DATA SHOWN -
———

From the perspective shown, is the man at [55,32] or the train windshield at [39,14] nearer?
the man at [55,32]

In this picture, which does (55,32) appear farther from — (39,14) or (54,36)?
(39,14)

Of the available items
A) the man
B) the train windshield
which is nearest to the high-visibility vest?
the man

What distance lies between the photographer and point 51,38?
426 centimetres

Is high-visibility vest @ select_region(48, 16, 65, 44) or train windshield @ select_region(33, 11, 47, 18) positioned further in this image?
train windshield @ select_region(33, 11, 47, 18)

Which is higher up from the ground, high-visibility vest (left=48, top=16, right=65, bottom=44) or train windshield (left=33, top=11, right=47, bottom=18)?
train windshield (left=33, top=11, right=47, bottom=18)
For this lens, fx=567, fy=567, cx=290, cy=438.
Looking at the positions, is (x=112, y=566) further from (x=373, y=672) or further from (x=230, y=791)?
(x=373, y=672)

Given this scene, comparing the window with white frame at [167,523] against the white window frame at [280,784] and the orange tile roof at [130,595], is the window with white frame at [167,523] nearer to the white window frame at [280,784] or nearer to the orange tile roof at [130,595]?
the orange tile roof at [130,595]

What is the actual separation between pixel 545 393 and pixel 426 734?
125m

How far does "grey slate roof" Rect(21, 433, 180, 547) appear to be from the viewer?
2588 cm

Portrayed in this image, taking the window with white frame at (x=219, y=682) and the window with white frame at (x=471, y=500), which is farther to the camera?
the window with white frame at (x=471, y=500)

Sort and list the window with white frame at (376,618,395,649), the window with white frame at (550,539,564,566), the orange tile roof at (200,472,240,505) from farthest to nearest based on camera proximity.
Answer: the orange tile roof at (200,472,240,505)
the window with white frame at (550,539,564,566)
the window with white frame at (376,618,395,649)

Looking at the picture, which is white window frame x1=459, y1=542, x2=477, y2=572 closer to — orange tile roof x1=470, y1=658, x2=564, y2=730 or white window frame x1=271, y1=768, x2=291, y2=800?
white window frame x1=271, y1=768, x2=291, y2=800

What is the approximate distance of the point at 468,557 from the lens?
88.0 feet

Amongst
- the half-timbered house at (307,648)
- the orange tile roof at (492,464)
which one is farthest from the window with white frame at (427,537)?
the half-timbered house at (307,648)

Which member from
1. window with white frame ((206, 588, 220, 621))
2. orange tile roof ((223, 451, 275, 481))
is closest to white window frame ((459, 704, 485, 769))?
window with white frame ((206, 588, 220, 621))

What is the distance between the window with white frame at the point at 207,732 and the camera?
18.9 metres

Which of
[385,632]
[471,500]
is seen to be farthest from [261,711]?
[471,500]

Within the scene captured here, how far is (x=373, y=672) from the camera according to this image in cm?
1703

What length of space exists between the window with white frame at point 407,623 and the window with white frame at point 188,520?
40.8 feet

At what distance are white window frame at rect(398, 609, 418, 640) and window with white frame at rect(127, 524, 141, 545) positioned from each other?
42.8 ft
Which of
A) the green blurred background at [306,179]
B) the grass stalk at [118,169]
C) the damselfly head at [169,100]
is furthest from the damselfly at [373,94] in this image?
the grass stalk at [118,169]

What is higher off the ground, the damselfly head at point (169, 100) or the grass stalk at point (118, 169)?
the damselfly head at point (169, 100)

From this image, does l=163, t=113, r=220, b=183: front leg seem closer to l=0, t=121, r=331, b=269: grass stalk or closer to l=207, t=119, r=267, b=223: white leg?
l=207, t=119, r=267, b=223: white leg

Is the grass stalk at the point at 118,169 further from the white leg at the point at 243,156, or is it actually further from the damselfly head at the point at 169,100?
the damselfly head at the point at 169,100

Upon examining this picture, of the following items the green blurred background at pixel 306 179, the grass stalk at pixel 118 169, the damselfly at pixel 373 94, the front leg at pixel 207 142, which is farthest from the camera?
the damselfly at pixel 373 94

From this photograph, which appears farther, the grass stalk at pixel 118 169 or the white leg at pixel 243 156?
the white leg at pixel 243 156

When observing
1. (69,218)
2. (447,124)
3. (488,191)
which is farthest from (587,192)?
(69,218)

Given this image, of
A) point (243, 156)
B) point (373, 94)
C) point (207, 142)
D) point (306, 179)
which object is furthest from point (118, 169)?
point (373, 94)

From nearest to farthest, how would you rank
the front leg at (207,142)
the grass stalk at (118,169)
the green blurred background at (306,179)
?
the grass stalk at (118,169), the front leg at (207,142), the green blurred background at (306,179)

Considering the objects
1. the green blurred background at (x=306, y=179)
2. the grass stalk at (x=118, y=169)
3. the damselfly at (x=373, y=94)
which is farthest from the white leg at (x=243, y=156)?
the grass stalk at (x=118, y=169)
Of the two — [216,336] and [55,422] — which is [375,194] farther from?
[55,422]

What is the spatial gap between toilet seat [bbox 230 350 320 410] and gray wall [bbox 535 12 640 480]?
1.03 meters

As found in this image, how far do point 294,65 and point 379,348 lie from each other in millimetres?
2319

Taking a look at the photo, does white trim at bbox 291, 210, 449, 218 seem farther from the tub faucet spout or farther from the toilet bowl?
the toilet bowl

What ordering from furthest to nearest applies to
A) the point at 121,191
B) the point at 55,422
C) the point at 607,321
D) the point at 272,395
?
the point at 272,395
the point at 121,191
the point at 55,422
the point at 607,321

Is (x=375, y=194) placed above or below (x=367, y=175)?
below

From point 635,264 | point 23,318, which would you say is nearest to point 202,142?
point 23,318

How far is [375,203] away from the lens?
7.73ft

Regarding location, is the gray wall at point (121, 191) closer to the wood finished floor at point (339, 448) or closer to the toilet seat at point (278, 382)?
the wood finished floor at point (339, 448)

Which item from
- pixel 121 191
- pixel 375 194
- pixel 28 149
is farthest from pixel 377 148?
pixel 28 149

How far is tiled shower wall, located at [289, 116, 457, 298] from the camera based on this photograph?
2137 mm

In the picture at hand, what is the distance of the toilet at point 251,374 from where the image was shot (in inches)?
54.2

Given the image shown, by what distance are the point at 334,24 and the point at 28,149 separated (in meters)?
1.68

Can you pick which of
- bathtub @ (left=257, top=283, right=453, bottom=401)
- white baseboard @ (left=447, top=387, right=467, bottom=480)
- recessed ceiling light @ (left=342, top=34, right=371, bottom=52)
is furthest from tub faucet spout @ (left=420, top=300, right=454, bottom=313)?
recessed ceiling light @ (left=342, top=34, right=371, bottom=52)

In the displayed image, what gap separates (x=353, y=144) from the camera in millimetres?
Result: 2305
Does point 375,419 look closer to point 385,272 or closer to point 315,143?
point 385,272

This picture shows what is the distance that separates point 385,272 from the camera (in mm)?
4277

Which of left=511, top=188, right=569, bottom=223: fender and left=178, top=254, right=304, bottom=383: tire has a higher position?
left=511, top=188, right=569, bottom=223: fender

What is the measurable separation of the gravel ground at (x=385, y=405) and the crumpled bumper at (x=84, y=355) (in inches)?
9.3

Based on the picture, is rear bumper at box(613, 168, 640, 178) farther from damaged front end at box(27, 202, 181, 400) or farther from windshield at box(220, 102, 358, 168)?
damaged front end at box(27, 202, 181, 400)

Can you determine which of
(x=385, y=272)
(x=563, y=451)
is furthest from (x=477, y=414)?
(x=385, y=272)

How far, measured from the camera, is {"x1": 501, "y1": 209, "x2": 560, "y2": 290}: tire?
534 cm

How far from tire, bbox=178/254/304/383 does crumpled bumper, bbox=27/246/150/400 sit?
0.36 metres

———

WHAT IS NEEDED -
Rename "high-visibility vest" to "safety vest" everywhere in the entries above and give them again with nothing else changed.

REPLY -
From the perspective shown, is the man at [55,32] or the train windshield at [39,14] nearer?
the man at [55,32]

In this picture, which does (55,32) appear farther from — (39,14) or (54,36)?
(39,14)

Of the available items
A) the man
B) the train windshield
which is nearest to the safety vest?
the man

What distance lies between the photographer and point 51,38?
426 centimetres

Is safety vest @ select_region(48, 16, 65, 44) or train windshield @ select_region(33, 11, 47, 18) positioned further in this image?
train windshield @ select_region(33, 11, 47, 18)

Which is higher up from the ground, safety vest (left=48, top=16, right=65, bottom=44) or train windshield (left=33, top=11, right=47, bottom=18)?
train windshield (left=33, top=11, right=47, bottom=18)
For this lens, fx=567, fy=567, cx=290, cy=438.
Looking at the positions, is (x=112, y=566) further from (x=373, y=672) or further from (x=230, y=791)?
(x=373, y=672)

Given this scene, comparing the window with white frame at [167,523] against the white window frame at [280,784] and the orange tile roof at [130,595], is the window with white frame at [167,523] nearer to the white window frame at [280,784] or nearer to the orange tile roof at [130,595]?
the orange tile roof at [130,595]

What is the actual separation between pixel 545 393 and pixel 426 734?
125m

How far does "grey slate roof" Rect(21, 433, 180, 547) appear to be from the viewer?
2588 cm

Portrayed in this image, taking the window with white frame at (x=219, y=682) and the window with white frame at (x=471, y=500), which is farther to the camera?
the window with white frame at (x=471, y=500)

Sort and list the window with white frame at (376,618,395,649), the window with white frame at (550,539,564,566), the orange tile roof at (200,472,240,505) from farthest to nearest based on camera proximity.
Answer: the orange tile roof at (200,472,240,505)
the window with white frame at (550,539,564,566)
the window with white frame at (376,618,395,649)

Looking at the picture, which is white window frame x1=459, y1=542, x2=477, y2=572 closer to — orange tile roof x1=470, y1=658, x2=564, y2=730 or white window frame x1=271, y1=768, x2=291, y2=800?
white window frame x1=271, y1=768, x2=291, y2=800

What is the approximate distance of the point at 468,557 from the lens?
88.0 feet

Amongst
- the half-timbered house at (307,648)
- the orange tile roof at (492,464)
which one is farthest from the window with white frame at (427,537)?
the half-timbered house at (307,648)

Which member from
1. window with white frame ((206, 588, 220, 621))
2. orange tile roof ((223, 451, 275, 481))
is closest to white window frame ((459, 704, 485, 769))?
window with white frame ((206, 588, 220, 621))

What is the distance between the window with white frame at the point at 207,732 and the camera?
18.9 metres

Which of
[385,632]
[471,500]
is seen to be farthest from [261,711]?
[471,500]

Within the scene captured here, how far is (x=373, y=672) from the camera according to this image in cm?
1703

What length of space exists between the window with white frame at point 407,623 and the window with white frame at point 188,520?
40.8 feet

At what distance are white window frame at rect(398, 609, 418, 640) and window with white frame at rect(127, 524, 141, 545) positioned from each other?
42.8 ft
Which of
A) the green blurred background at [306,179]
B) the grass stalk at [118,169]
C) the damselfly head at [169,100]
is furthest from the damselfly at [373,94] in this image?
the grass stalk at [118,169]

What is higher off the ground, the damselfly head at point (169, 100) or the grass stalk at point (118, 169)?
the damselfly head at point (169, 100)

From this image, does l=163, t=113, r=220, b=183: front leg seem closer to l=0, t=121, r=331, b=269: grass stalk or closer to l=207, t=119, r=267, b=223: white leg?
l=207, t=119, r=267, b=223: white leg

Is the grass stalk at the point at 118,169 further from the white leg at the point at 243,156, or is it actually further from the damselfly head at the point at 169,100?
the damselfly head at the point at 169,100

Upon examining this picture, of the following items the green blurred background at pixel 306 179, the grass stalk at pixel 118 169, the damselfly at pixel 373 94, the front leg at pixel 207 142, which is farthest from the camera?
the damselfly at pixel 373 94

From this photograph, which appears farther, the grass stalk at pixel 118 169 or the white leg at pixel 243 156?
the white leg at pixel 243 156

When observing
1. (69,218)
2. (447,124)
3. (488,191)
which is farthest from (587,192)?
(69,218)

Given this image, of
A) point (243, 156)
B) point (373, 94)
C) point (207, 142)
D) point (306, 179)
which object is furthest from point (118, 169)?
point (373, 94)

From nearest to farthest, how would you rank
the front leg at (207,142)
the grass stalk at (118,169)
the green blurred background at (306,179)
?
the grass stalk at (118,169), the front leg at (207,142), the green blurred background at (306,179)

Considering the objects
1. the green blurred background at (x=306, y=179)
2. the grass stalk at (x=118, y=169)
3. the damselfly at (x=373, y=94)
which is farthest from the white leg at (x=243, y=156)?
the grass stalk at (x=118, y=169)
Of the two — [216,336] and [55,422] — which is [375,194] farther from?
[55,422]

What is the spatial gap between toilet seat [bbox 230 350 320 410] and gray wall [bbox 535 12 640 480]?
1.03 meters

As found in this image, how far do point 294,65 and point 379,348 lie from each other in millimetres?
2319

Taking a look at the photo, does white trim at bbox 291, 210, 449, 218 seem farther from the tub faucet spout or farther from the toilet bowl?
the toilet bowl

What ordering from furthest to nearest applies to
A) the point at 121,191
B) the point at 55,422
C) the point at 607,321
D) the point at 272,395
?
the point at 272,395
the point at 121,191
the point at 55,422
the point at 607,321

Is (x=375, y=194) placed above or below (x=367, y=175)?
below

From point 635,264 | point 23,318, which would you say is nearest to point 202,142?
point 23,318

How far is [375,203] away from the lens?
7.73ft

Regarding location, is the gray wall at point (121, 191) closer to the wood finished floor at point (339, 448) or closer to the toilet seat at point (278, 382)?
the wood finished floor at point (339, 448)

Which item from
- pixel 121 191
- pixel 375 194
- pixel 28 149
is farthest from pixel 377 148?
pixel 28 149

How far is tiled shower wall, located at [289, 116, 457, 298] from the camera based on this photograph?
2137 mm

In the picture at hand, what is the distance of the toilet at point 251,374 from where the image was shot (in inches)?
54.2

Given the image shown, by what distance are the point at 334,24 and the point at 28,149 separated (in meters)?
1.68

Can you pick which of
- bathtub @ (left=257, top=283, right=453, bottom=401)
- white baseboard @ (left=447, top=387, right=467, bottom=480)
- recessed ceiling light @ (left=342, top=34, right=371, bottom=52)
is furthest from tub faucet spout @ (left=420, top=300, right=454, bottom=313)?
recessed ceiling light @ (left=342, top=34, right=371, bottom=52)

In the displayed image, what gap separates (x=353, y=144) from the camera in millimetres?
Result: 2305
Does point 375,419 look closer to point 385,272 or closer to point 315,143?
point 385,272

This picture shows what is the distance that separates point 385,272 from the camera (in mm)?
4277

Which of left=511, top=188, right=569, bottom=223: fender and left=178, top=254, right=304, bottom=383: tire has a higher position?
left=511, top=188, right=569, bottom=223: fender

What is the measurable separation of the gravel ground at (x=385, y=405) and the crumpled bumper at (x=84, y=355) (in inches)?
9.3

Based on the picture, is rear bumper at box(613, 168, 640, 178) farther from damaged front end at box(27, 202, 181, 400) or farther from windshield at box(220, 102, 358, 168)?
damaged front end at box(27, 202, 181, 400)

Can you determine which of
(x=385, y=272)
(x=563, y=451)
is furthest from (x=477, y=414)?
(x=385, y=272)

How far, measured from the camera, is {"x1": 501, "y1": 209, "x2": 560, "y2": 290}: tire?
534 cm

How far from tire, bbox=178/254/304/383 does crumpled bumper, bbox=27/246/150/400 sit?
0.36 metres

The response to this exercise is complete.